Kendall noted that like the United States, other countries are experiencing budget difficulties and have their own political processes and military procurement priorities, but said once countries have worked through their plan it could be beneficial to get them to commit to numbers through price incentives.
“Looking forward, we would consider an idea that would provide some positive and negative incentives for people to sign up to specific numbers of buys, once their political process supports that so that you would incentivize everybody to stay in,” Kendall told reporters on a conference call. “There’d be a positive incentive for meeting your commitment and a negative incentive if you didn’t.”
“We haven’t gotten to that yet, but it’s something we’re just barely beginning to talk about as a possibility,” he added.
There are seven international partners at varying tiers of investment on the F-35’s development, including the United Kingdom, Italy, the Netherlands, Canada, Denmark, Norway and Turkey. Some have changed their plans because of budgeting issues and political pressures, in part related to technical and design problems that have caused costs to skyrocket and massive delays.
Lockheed Martin [LMT] is the prime contractor for the stealth aircraft. Pratt & Whitney, a division of United Technologies [UTX], is the engine maker.
Canada has been re-evaluating its participation in the program, although a Reuters report earlier this month said a government task force intends to recommend the purchase of 65 F-35s. Italy and Turkey are also taking a second look at their role and may delay their plans to buy the aircraft or reduce the numbers.
Israel, Japan and South Korea have announced plans to buy the F-35s as well under the U.S. foreign military sales program. After Japan announced it had selected the F-35 in a competition more than two years ago, Tokyo quickly warned that the decision was conditioned on getting costs under control.
The Pentagon is continuing to work to bring cost down by keeping pressure on the contractors to improve performance in engineering and production, and by also looking at ways to lower operational and sustainment costs once the airplanes are delivered in the fleet.

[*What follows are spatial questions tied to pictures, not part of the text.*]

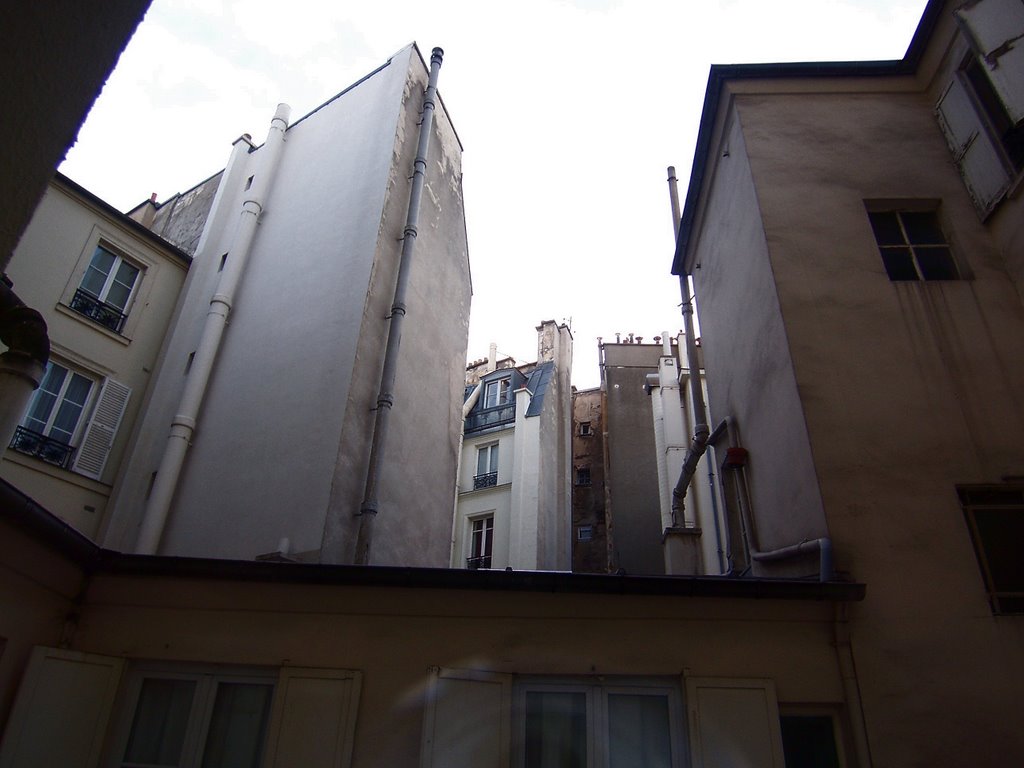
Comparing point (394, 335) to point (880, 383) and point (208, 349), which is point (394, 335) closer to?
point (208, 349)

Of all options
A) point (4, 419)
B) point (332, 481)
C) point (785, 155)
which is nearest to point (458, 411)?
point (332, 481)

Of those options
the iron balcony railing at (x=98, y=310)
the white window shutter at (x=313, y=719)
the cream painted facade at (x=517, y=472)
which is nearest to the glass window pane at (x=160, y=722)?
the white window shutter at (x=313, y=719)

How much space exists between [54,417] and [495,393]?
14329 mm

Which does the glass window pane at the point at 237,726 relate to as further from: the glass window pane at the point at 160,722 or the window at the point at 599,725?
the window at the point at 599,725

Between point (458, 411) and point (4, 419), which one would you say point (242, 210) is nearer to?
point (458, 411)

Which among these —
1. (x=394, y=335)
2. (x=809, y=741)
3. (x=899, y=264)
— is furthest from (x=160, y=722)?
(x=899, y=264)

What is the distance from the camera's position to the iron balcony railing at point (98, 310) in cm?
1202

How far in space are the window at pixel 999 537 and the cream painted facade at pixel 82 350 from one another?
12.0 metres

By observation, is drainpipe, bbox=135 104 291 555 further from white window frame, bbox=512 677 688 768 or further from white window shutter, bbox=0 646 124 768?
white window frame, bbox=512 677 688 768

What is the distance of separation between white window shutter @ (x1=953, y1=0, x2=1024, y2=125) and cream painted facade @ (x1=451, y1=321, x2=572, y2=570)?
15137 millimetres

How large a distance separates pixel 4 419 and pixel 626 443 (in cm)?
2056

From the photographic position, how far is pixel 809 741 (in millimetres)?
5227

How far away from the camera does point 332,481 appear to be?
972cm

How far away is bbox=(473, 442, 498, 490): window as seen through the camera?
21.6 meters
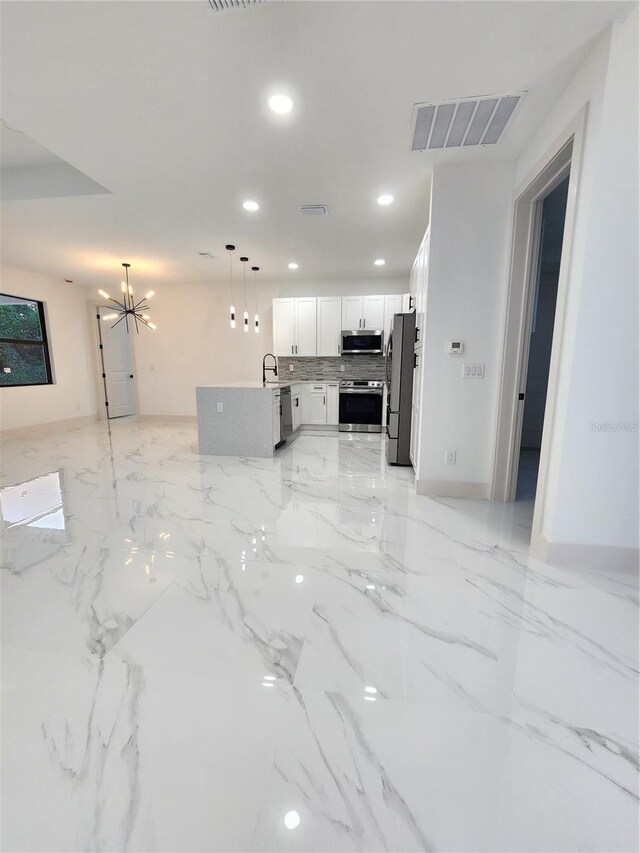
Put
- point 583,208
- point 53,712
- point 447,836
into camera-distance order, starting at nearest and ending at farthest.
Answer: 1. point 447,836
2. point 53,712
3. point 583,208

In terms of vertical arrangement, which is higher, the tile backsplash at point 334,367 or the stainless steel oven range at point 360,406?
the tile backsplash at point 334,367

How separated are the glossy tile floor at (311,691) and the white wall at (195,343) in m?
4.73

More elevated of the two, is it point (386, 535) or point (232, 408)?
point (232, 408)

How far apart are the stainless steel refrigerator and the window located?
19.7ft

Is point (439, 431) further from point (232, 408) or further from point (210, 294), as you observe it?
point (210, 294)

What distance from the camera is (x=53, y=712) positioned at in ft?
3.69

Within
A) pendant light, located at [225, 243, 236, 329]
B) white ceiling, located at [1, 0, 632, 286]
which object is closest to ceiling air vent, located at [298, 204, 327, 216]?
white ceiling, located at [1, 0, 632, 286]

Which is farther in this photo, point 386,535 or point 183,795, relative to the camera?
point 386,535

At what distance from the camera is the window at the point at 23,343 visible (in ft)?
17.6

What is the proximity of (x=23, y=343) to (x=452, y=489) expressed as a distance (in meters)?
6.91

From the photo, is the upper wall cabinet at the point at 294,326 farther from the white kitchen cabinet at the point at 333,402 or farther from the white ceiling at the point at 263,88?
the white ceiling at the point at 263,88

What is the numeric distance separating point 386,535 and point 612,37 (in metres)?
2.76

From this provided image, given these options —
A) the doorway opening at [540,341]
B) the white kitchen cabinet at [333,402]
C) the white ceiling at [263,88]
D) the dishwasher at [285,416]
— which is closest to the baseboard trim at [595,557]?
the doorway opening at [540,341]

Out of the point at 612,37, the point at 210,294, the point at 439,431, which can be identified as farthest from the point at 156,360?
the point at 612,37
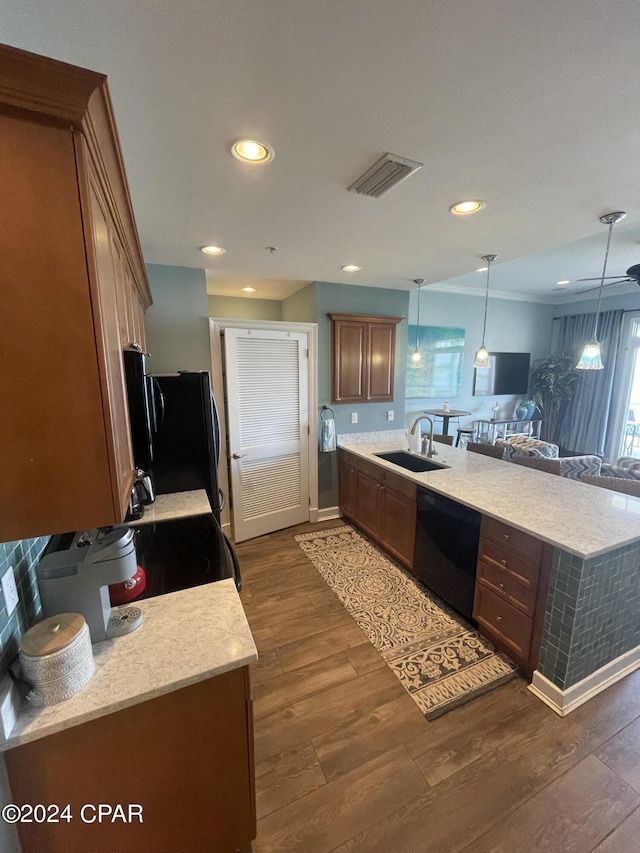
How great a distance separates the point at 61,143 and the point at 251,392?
2.48 m

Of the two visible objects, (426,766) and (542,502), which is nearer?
(426,766)

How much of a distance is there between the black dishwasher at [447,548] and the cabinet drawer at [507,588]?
0.08 meters

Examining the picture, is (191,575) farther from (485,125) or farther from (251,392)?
(485,125)

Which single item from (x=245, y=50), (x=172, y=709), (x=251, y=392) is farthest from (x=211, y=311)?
(x=172, y=709)

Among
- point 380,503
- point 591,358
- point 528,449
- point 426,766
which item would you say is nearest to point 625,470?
point 528,449

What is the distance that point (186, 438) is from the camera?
227cm

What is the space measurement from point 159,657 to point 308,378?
2749 mm

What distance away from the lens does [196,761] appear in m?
0.97

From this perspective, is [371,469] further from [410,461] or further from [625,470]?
[625,470]

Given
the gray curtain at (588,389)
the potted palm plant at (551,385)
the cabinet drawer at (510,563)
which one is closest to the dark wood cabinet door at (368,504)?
the cabinet drawer at (510,563)

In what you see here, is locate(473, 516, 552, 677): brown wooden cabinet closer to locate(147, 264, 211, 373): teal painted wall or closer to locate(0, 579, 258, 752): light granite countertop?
locate(0, 579, 258, 752): light granite countertop

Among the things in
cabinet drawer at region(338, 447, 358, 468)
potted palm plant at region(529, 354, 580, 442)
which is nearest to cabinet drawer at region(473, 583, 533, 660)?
cabinet drawer at region(338, 447, 358, 468)

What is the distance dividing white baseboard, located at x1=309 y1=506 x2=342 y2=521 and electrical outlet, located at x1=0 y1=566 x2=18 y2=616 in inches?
115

Kendall conceded that over the last year the F-35’s reliability, meaning the failure rates of the aircraft systems and parts, has only made small gains. “There (is) some marginal evidence of improvement but it’s not enough,” he said.
However, the program has been implementing “specific plans for how to get them where they are to where they need to be,” including by finding better ways to measure performance and failure rates, he said, adding he expects that to begin paying off in the near future.
“It takes a little while to see those results when you look at the whole fleet of aircraft, but in the more recent aircraft with the fixes in we should be seeing results pretty quickly,” he said.